After payroll, food costs are often the second largest expense column in a restaurant’s budget, so doing anything and everything you can to manage and minimize your expenses is something that you should do. So, exploring food cost software is worth your time and attention if you haven’t taken this step as of yet.
Food cost software comes in various forms and each program has its own specific functions and benefits, but all the options should help you manage your food costs. As you track your food use and inventory, you should be able to maintain adequate supplies of the foods you need to keep on hand. That way, you never lose revenue from running out of something that you need for a popular dish, nor should you waste money on a rush order for something that you run out of and have overnighted or bought locally at retail costs. In fact, the best food cost software balances keeping your existing foods fresh with your supply room and storage limitations so that you don’t lose money from food going bad or turning stale and becoming unusable.
Food cost software with Internet connections can look over all the options for ordering supplies and even hook up to databases of costs and prices to find you the cheapest possible options for ordering not just food but any other regularly consumed restaurant supplies, ranging from gloves and aprons to napkins and paper products or to-go containers.

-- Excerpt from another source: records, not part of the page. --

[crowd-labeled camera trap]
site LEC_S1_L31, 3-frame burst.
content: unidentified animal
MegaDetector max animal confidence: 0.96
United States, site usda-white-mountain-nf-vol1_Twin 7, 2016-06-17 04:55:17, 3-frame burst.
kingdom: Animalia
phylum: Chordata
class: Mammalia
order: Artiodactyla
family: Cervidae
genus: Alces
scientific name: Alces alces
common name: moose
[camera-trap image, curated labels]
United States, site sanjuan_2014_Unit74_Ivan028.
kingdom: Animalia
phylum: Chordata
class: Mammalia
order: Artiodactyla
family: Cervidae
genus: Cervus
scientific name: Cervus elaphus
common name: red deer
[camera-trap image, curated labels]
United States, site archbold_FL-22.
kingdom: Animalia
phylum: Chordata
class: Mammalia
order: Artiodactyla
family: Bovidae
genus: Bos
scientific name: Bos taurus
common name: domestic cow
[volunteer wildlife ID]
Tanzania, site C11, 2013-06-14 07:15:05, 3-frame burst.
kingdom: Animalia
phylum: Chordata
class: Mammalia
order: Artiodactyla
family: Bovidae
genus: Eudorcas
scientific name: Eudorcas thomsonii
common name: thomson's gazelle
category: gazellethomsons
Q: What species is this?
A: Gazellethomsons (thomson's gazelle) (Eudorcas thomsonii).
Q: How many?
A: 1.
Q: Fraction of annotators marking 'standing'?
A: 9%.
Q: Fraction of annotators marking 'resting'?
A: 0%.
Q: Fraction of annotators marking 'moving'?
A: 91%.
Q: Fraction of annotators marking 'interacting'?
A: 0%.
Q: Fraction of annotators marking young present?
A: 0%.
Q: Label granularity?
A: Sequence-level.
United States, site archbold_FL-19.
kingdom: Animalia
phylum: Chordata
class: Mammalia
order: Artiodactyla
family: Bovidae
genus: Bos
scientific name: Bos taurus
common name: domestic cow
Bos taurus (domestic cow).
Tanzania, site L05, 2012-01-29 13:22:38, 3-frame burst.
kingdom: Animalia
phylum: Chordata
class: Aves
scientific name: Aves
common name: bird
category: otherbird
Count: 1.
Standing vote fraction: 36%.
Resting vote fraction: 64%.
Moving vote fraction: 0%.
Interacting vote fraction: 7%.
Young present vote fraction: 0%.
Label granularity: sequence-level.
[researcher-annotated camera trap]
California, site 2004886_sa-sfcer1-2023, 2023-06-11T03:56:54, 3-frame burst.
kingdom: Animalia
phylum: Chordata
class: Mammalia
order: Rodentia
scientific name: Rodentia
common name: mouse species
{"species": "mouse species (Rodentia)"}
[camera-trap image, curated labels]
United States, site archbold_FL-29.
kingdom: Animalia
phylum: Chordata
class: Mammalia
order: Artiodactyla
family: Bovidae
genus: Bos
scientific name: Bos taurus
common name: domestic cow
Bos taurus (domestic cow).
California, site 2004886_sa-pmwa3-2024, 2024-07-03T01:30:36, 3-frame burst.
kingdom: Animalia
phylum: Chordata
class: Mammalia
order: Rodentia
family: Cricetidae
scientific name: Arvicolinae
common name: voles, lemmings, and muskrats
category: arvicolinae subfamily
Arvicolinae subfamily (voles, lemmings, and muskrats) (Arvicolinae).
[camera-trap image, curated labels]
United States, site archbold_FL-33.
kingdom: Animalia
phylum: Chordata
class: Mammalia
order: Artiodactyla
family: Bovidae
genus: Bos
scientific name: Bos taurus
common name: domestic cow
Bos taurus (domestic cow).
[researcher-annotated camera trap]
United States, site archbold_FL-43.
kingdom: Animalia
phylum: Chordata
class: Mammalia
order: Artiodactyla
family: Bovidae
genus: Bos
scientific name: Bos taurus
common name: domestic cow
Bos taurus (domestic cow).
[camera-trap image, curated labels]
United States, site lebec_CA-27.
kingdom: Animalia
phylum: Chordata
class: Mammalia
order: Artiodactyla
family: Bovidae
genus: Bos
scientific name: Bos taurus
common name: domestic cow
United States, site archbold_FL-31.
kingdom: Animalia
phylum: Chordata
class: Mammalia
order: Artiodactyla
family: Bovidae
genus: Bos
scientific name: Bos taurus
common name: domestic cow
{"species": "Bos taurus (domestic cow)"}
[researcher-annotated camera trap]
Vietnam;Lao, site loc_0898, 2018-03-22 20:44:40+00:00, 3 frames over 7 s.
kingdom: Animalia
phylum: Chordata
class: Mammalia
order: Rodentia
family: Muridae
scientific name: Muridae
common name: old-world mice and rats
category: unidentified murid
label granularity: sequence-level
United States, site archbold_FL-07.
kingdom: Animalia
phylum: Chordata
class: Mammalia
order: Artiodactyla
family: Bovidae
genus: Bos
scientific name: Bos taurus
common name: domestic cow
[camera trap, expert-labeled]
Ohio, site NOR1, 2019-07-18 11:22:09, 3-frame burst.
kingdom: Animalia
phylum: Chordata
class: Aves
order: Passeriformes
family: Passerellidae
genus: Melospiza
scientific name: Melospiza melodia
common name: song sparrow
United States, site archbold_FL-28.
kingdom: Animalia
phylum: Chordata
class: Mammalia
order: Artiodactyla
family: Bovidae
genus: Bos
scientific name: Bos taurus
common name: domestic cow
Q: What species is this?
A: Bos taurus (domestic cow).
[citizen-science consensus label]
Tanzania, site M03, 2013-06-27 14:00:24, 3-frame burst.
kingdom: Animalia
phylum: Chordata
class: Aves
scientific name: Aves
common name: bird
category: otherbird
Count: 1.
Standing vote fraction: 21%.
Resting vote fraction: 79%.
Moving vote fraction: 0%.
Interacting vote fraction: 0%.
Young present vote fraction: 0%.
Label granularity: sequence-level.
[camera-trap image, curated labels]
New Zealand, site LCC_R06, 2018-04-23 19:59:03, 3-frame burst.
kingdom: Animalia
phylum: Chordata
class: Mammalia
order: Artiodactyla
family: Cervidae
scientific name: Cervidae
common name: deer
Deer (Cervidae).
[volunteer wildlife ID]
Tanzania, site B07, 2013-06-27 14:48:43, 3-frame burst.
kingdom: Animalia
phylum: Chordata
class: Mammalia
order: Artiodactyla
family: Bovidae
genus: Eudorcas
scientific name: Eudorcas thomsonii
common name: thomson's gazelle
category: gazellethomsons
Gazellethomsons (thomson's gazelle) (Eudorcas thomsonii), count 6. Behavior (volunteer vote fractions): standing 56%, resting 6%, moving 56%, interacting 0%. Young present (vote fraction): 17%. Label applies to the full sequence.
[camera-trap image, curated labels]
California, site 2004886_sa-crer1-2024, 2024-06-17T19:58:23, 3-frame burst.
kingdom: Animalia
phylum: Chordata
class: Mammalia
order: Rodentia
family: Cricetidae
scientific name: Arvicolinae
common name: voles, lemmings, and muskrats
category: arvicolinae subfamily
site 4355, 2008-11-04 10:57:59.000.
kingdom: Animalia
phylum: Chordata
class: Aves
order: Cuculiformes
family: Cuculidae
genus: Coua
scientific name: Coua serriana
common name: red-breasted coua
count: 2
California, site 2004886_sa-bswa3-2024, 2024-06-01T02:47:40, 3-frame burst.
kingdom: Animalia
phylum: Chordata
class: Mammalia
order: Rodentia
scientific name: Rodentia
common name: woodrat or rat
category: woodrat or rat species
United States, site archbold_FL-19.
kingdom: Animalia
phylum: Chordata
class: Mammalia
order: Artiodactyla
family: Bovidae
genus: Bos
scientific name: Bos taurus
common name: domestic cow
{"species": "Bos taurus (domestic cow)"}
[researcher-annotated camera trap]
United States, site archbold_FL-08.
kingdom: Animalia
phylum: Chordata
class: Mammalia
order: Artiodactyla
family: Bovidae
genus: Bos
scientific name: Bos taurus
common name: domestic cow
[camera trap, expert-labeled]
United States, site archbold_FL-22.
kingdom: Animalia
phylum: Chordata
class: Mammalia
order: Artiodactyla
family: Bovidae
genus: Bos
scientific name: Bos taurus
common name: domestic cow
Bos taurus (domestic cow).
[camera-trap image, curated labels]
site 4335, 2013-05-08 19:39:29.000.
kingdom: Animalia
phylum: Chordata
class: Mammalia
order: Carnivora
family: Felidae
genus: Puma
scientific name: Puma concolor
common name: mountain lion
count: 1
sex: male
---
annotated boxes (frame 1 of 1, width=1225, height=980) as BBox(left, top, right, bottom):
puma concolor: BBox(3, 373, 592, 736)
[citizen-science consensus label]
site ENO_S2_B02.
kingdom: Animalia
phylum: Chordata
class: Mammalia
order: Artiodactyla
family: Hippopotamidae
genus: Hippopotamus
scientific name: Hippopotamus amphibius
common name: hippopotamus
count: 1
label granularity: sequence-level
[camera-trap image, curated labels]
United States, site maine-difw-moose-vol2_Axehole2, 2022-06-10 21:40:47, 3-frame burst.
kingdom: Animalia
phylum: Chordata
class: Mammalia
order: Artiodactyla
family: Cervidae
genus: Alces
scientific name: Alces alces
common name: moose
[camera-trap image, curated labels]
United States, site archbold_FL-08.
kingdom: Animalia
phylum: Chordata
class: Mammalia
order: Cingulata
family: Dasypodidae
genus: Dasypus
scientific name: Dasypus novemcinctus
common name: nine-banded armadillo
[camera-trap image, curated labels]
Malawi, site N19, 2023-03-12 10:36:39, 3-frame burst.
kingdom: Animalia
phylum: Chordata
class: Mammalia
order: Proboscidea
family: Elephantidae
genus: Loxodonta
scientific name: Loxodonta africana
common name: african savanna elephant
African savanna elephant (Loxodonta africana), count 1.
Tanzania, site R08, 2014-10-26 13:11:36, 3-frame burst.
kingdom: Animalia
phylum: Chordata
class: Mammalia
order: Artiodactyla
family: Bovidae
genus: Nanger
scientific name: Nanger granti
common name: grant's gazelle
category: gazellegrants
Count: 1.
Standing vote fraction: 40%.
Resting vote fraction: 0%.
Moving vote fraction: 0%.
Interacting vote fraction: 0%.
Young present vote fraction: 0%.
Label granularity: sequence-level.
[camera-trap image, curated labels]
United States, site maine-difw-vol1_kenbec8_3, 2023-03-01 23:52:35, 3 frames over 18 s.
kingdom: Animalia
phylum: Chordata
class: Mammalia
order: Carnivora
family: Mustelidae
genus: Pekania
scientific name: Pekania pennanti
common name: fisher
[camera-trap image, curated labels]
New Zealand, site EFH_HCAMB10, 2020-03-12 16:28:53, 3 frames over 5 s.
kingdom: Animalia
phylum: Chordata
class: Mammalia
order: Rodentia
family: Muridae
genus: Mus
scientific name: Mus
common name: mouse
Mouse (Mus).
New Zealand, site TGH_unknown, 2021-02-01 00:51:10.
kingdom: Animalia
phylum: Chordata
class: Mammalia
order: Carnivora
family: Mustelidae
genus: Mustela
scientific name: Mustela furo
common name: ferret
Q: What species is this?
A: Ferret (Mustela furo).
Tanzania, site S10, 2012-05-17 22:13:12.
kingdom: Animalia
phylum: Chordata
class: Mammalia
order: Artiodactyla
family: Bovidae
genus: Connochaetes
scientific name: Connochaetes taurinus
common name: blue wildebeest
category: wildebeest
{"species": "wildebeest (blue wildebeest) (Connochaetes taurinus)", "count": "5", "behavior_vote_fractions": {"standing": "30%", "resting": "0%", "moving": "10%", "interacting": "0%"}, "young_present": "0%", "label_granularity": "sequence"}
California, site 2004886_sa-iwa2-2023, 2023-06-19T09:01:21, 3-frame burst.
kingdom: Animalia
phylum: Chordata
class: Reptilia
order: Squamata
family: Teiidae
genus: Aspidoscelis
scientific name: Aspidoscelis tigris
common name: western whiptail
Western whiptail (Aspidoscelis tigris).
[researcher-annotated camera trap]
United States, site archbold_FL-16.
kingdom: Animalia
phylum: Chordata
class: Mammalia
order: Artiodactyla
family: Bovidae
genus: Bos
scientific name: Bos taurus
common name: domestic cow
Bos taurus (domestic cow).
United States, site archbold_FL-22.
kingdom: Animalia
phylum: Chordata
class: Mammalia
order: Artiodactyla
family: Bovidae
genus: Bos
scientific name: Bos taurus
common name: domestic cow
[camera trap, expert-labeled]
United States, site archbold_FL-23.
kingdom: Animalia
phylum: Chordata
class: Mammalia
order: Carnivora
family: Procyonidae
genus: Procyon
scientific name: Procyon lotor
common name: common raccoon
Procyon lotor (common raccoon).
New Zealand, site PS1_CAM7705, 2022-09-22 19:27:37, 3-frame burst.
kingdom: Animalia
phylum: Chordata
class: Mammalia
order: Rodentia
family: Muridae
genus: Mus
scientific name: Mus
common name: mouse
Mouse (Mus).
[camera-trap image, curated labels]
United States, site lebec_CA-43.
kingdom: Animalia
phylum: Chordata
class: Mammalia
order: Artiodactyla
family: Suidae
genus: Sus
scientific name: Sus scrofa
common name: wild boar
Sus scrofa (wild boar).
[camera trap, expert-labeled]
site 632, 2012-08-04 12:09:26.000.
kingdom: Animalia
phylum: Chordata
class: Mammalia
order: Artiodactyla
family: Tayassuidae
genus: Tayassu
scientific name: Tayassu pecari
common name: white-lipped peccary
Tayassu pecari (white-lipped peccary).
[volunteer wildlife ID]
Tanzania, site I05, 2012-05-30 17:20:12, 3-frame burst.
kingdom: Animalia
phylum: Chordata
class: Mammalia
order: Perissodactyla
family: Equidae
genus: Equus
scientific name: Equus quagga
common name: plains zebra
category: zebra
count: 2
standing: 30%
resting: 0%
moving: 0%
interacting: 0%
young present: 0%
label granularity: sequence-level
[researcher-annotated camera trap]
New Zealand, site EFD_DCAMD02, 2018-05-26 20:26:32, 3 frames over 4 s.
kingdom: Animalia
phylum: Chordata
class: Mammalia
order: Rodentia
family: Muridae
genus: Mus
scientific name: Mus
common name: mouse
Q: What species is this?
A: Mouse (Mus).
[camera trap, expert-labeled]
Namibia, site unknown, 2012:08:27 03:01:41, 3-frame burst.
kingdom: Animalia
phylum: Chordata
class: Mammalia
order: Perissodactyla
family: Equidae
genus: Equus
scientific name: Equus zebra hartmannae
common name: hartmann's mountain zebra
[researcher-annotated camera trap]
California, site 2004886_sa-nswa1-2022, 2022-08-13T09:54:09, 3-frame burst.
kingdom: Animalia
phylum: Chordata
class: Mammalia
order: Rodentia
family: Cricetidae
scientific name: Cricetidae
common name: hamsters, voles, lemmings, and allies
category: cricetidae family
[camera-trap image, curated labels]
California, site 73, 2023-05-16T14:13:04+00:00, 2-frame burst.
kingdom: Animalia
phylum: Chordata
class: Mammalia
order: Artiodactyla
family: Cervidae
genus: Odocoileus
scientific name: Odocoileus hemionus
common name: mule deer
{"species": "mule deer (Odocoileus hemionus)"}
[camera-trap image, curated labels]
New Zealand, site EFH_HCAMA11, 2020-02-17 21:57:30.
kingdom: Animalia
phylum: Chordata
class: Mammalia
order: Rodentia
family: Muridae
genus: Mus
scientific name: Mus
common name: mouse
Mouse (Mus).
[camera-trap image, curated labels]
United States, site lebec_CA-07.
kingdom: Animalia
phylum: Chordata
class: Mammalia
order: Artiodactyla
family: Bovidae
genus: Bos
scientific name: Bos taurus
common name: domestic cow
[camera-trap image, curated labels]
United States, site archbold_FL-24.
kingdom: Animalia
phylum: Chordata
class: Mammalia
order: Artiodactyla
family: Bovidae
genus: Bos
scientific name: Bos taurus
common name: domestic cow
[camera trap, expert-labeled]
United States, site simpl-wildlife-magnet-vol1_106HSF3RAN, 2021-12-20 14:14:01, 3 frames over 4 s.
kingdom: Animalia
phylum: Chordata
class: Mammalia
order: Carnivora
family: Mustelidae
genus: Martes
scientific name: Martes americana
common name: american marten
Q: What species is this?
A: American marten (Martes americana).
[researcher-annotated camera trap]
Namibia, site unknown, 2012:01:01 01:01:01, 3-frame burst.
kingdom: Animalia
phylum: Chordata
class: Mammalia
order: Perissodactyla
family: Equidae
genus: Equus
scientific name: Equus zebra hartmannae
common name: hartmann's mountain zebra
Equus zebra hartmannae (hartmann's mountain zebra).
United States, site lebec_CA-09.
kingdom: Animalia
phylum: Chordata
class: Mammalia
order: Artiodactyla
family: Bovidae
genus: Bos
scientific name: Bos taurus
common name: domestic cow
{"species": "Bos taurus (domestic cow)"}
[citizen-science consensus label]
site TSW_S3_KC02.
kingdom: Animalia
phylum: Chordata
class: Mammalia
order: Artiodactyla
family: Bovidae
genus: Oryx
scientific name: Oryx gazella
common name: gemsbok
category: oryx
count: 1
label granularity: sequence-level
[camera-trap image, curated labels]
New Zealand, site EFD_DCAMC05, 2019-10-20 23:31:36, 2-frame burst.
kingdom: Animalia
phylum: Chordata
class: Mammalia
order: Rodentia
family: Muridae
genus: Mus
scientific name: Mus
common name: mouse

On top of finding the best-possible prices per individual unit, food cost software can also help you arrange bulk orders for volume discounts. You can even learn to manipulate your shipping so that it’s staggered based on what’s right for the item in question. You might find to-go containers on sale at one outfit and place a bulk order but have them shipped ground so the shipping handling is cheap. If you have plenty in stock, you don’t need them right away. On the other hand, something fresh like fruit or seafood might be something you want to be sent immediately so that it’s still in prime condition for your cooks and staff to make great dishes for your patrons.
Food cost software can be bought as a one-time purchase that you install on a computer, but some are more cloud-based apps these days that require a monthly subscription to stay up to date with the databases they need to serve you. Considering the potential savings, it’s worth a try.